Saddam Hussein was indeed a bad man, whose fortunes were created and augmented by the U.S. government over a period of 20 years. We knew he was developing and using chemical weapons. We helped him do it. We didn't care, so long as he was gassing Iranians. Beyond that, the math is pretty straightforward. If the U.S. is going to adopt an Invade Every Country Run By A Bad Man foreign policy doctrine, everyone reading these words who approves of the notion better haul ass down to their local military recruiting office. We're going to need every warm body we can get. How about you, and right now. Go.

These guys went:

Army Spc. Armando Hernandez, age 22; Army Spc. Anthony J. Dixon, age 20;Marine Cpl. Dean P. Pratt, age 22; Army Spc. Justin B. Onwordi, age 28; Marine Sgt. Juan Calderon Jr., age 26; Army Pfc. Harry N. Shondee, Jr., age 19; Marine Capt. Gregory A Ratzlaff, age 36; Army Sgt. Tommy L. Gray, age 34; Marine Lance Cpl. Joseph L. Nice, age 19; Marine Gunnery Sgt. Elia P. Fontecchio, age 30; Army Spc. Donald R. McCune, age 20; Marine Sgt. Moses D. Rocha, age 33; Army Pfc. Raymond J. Faulstich Jr., age 24; Marine Sgt. Yadir G. Reynoso, age 27; Marine Lance Cpl. Larry L. Wells, age 22; Army Spc. Joshua I. Bunch, age 23; Marine Cpl. Roberto Abad, age 22; Army Pfc. David L. Potter, age 22; Marine Lance Cpl. Jonathan W. Collins, age 19; Army Capt. Andrew R. Houghton, age 25; Marine Lance Cpl. Tavon L. Hubbard, age 24; Marine Staff Sgt. John R. Howard, age 26; Army Capt. Michael Yury Tarlavsky, age 30; Marine Lance Cpl. Kane M. Funke, age 20; Marine Lance Cpl. Nicholas B. Morrison, age 23; Army 1st Lt. Neil Anthony Santoriello, age 24; Marine Corps Pfc. Geoffrey Perez, age 24; Marine Corps Pfc. Fernando B. Hannon, age 19; Army Spc. Mark Anthony Zapata, age 27; Army 2nd Lt. James Michael Goins, age 23; Army Sgt. Daniel Michael Shepherd, age 23; Army Pfc. Brandon R. Sapp, age 21; Army Sgt. David M. Heath, age 30; Army Spc. Brandon T. Titus, age 20; Marine Lance Cpl. Caleb J. Powers, age 21; Army Spc. Jacob D. Martir, age 21; Marine Sgt. Harvey E. Parkerson III, age 27; Marine Lance Cpl. Dustin R. Fitzgerald, age 22; Army Pfc. Henry C. Risner, age 26; Pfc. Kevin A. Cuming, age 22; 1st Lt. Charles L. Wilkins III, age 38; Pfc. Ryan A. Martin, age 22.

——————————

WORK TO COMPLETE:
Will you duplicate the passage on the Iraq war word for word, from "Saddam Hussein was" to "right now. Go."? The material after this point is separate from the passage on the Iraq war.

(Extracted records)
——————————

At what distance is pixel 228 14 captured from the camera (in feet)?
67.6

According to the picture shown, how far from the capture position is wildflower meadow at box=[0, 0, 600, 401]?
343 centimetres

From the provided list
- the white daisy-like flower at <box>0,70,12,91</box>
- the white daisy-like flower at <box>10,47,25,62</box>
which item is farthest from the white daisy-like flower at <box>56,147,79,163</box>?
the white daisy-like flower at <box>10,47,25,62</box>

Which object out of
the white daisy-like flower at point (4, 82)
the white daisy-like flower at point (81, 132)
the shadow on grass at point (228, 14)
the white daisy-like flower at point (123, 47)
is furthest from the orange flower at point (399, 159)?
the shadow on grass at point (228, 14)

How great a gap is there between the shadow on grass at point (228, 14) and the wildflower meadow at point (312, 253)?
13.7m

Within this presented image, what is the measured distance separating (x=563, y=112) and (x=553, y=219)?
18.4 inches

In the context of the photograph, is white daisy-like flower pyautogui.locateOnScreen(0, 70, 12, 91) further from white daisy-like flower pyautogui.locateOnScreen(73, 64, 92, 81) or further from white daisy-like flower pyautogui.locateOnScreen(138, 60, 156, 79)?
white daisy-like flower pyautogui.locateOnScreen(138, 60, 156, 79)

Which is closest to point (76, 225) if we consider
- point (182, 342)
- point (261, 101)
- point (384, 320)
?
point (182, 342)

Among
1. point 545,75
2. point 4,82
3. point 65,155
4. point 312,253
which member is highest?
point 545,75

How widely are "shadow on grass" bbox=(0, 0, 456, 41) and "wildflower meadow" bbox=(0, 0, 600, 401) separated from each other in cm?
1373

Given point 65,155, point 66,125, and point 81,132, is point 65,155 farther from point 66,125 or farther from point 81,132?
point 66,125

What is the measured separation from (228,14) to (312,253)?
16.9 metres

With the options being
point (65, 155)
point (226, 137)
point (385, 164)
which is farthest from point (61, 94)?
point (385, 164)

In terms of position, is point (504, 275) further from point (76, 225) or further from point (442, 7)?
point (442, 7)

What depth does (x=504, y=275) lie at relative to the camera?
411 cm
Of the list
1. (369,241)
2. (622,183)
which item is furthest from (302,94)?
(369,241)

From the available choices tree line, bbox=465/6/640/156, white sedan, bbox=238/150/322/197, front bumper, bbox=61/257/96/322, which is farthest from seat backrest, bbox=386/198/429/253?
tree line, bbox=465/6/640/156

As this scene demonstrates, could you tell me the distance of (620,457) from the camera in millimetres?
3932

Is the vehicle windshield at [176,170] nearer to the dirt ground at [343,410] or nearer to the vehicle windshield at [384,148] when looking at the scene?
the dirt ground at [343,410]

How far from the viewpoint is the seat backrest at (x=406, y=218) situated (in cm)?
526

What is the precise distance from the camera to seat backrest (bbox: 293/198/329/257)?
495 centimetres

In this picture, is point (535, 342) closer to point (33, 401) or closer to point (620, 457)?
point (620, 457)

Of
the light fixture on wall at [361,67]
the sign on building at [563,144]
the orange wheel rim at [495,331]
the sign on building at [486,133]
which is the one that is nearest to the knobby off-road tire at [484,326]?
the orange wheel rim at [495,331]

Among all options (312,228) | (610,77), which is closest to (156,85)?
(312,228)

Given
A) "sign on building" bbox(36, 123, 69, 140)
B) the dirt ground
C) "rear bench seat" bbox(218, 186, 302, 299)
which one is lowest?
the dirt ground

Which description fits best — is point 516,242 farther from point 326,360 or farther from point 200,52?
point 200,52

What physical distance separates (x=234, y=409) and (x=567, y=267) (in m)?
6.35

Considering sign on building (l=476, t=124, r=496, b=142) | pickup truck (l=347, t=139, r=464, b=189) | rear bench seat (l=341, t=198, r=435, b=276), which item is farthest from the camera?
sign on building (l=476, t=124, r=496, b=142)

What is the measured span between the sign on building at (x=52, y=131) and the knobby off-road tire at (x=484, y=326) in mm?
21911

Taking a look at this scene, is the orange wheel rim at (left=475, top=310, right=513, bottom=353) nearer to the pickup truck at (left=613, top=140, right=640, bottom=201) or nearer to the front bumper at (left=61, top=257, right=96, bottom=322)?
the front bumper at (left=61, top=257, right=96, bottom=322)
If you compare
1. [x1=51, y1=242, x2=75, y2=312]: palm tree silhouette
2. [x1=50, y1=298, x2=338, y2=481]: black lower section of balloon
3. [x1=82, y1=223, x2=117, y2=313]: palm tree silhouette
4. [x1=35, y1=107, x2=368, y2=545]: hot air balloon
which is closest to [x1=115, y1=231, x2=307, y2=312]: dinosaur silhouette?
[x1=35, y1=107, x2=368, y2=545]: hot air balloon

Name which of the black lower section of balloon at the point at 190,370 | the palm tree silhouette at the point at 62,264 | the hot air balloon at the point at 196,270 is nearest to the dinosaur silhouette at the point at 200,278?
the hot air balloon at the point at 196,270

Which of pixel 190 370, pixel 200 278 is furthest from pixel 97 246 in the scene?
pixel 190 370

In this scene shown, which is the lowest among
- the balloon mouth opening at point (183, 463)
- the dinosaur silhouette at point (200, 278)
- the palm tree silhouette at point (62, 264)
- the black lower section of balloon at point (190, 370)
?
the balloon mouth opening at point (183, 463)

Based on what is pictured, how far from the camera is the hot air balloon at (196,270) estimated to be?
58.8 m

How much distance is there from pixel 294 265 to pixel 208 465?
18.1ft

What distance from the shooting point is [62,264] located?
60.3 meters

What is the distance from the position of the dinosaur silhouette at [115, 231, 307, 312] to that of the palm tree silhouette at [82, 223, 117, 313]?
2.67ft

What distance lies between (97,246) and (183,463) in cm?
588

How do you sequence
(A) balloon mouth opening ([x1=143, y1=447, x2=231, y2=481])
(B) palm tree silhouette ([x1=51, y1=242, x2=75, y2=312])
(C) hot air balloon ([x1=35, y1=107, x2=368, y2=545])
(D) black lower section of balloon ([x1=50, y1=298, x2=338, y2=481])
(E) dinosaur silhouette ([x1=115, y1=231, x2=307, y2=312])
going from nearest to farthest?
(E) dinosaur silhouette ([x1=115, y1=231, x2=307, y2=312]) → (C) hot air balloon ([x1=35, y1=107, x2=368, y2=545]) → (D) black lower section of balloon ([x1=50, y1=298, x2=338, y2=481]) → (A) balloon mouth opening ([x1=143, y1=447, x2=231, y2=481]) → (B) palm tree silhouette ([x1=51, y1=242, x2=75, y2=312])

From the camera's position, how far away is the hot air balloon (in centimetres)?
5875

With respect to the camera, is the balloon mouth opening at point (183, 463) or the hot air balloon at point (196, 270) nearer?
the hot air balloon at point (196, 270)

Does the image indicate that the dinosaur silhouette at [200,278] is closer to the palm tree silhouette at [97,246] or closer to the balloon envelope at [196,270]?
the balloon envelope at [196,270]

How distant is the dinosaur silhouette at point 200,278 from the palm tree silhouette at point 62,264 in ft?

——————————

REPLY:
Saddam Hussein was indeed a bad man, whose fortunes were created and augmented by the U.S. government over a period of 20 years. We knew he was developing and using chemical weapons. We helped him do it. We didn't care, so long as he was gassing Iranians. Beyond that, the math is pretty straightforward. If the U.S. is going to adopt an Invade Every Country Run By A Bad Man foreign policy doctrine, everyone reading these words who approves of the notion better haul ass down to their local military recruiting office. We're going to need every warm body we can get. How about you, and right now. Go.